WHAT TO DO:
Only the lines from the one with "phylum: Chordata" to the end of the data below should be given again, exactly as written.

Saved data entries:
========================================

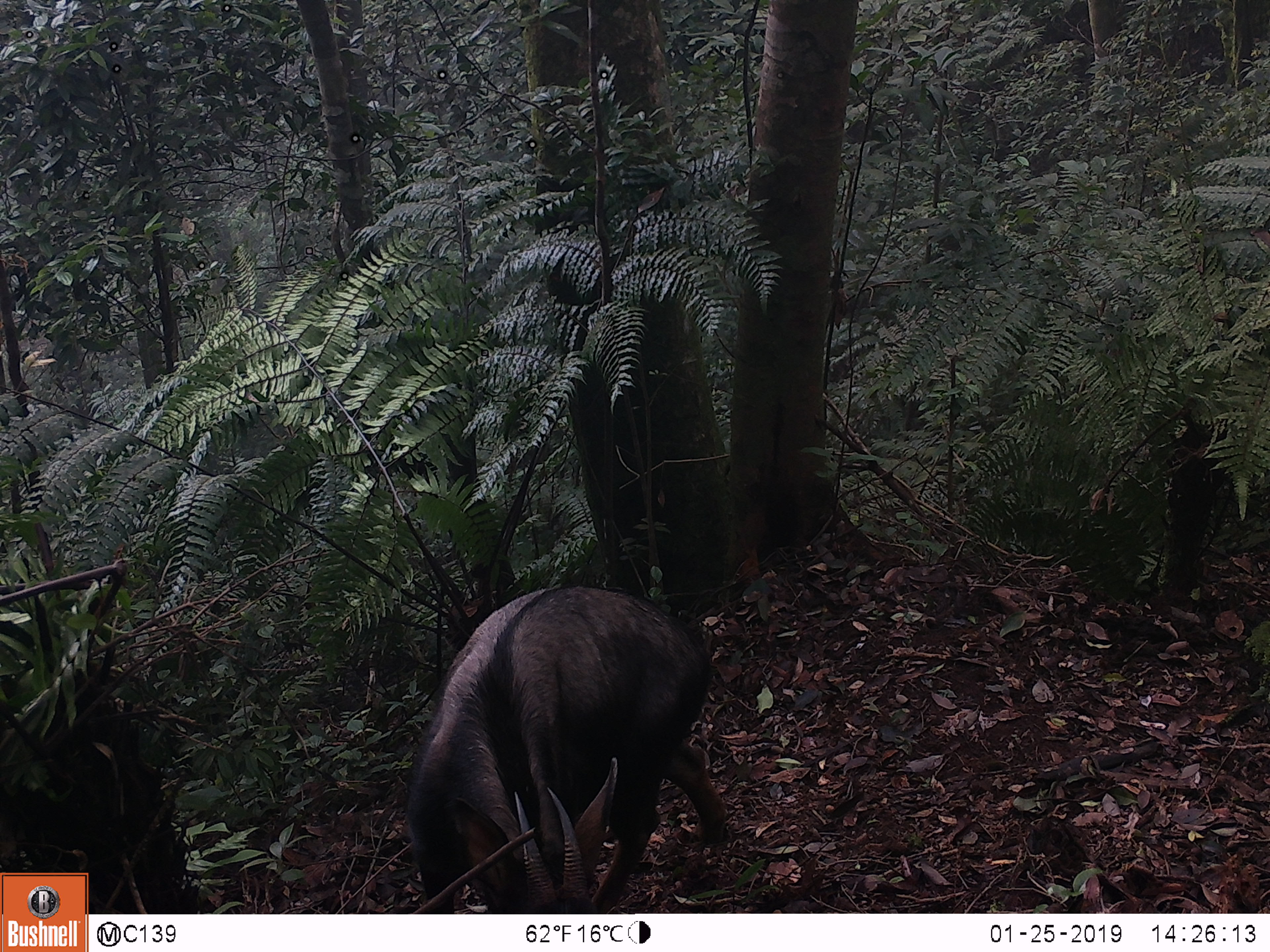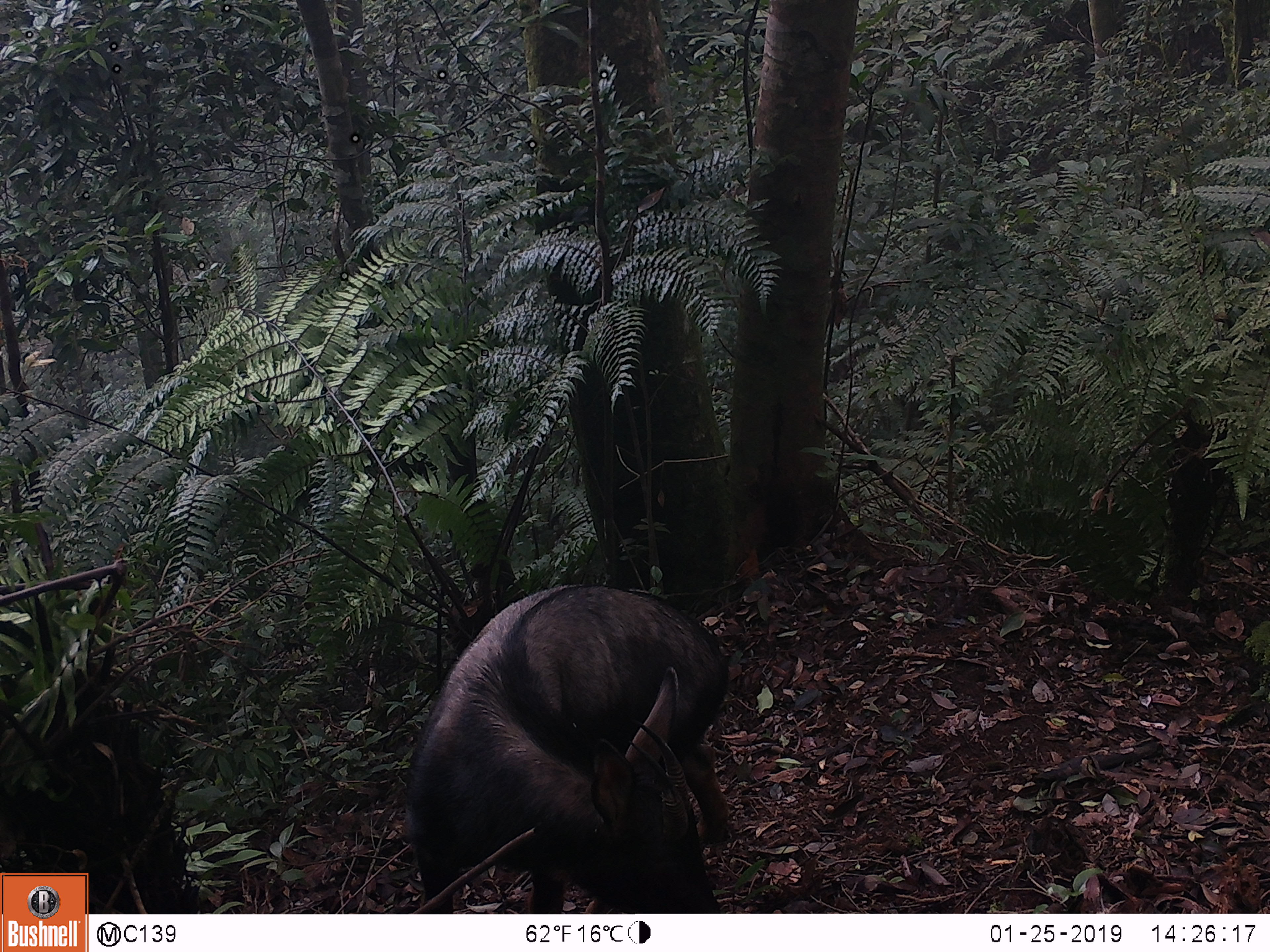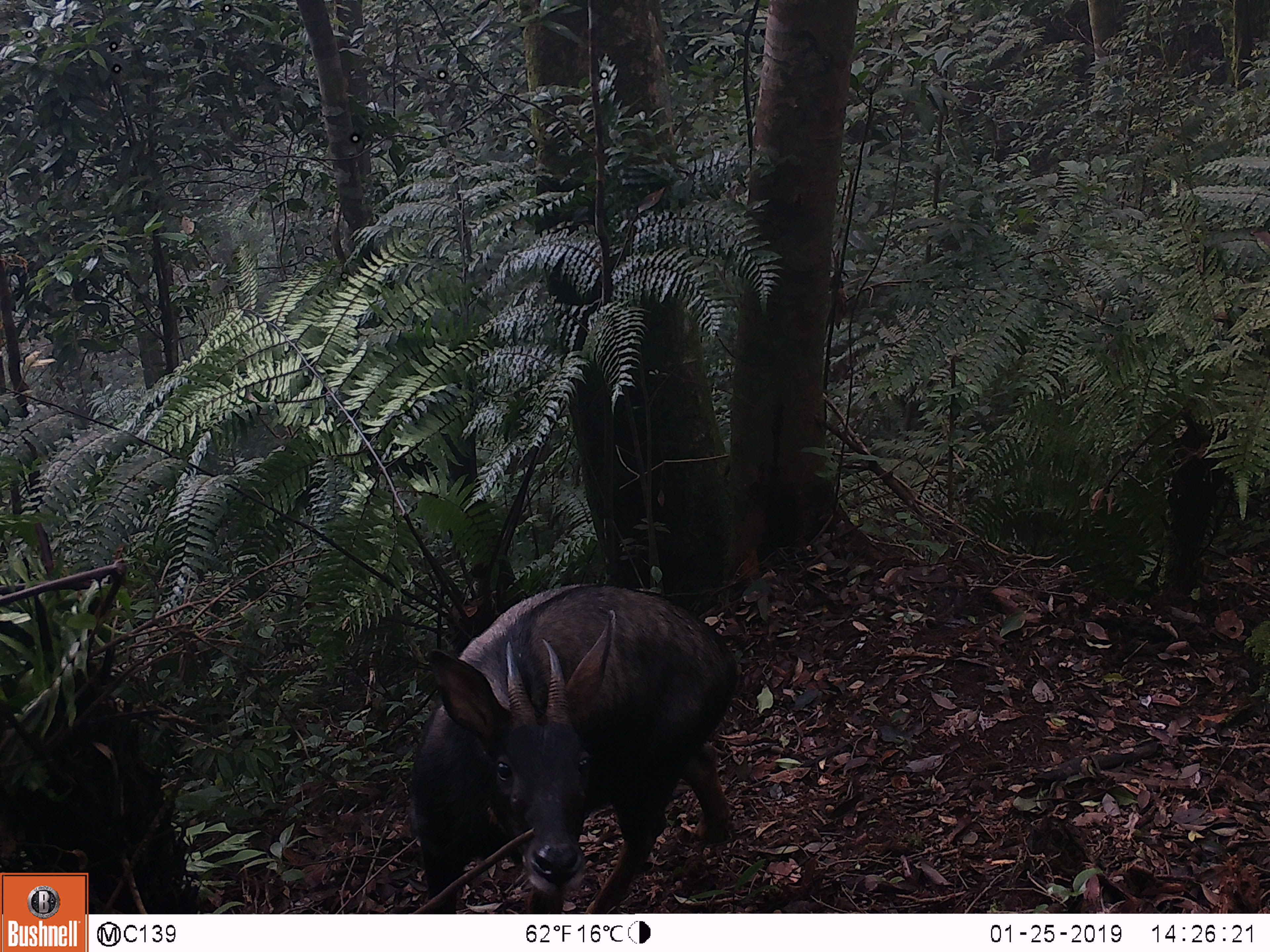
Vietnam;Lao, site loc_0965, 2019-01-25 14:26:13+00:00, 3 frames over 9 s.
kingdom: Animalia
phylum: Chordata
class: Mammalia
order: Artiodactyla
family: Bovidae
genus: Capricornis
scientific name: Capricornis sumatraensis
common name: chinese serow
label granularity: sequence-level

========================================

EXERCISE OUTPUT:
phylum: Chordata
class: Mammalia
order: Artiodactyla
family: Bovidae
genus: Capricornis
scientific name: Capricornis sumatraensis
common name: chinese serow
label granularity: sequence-level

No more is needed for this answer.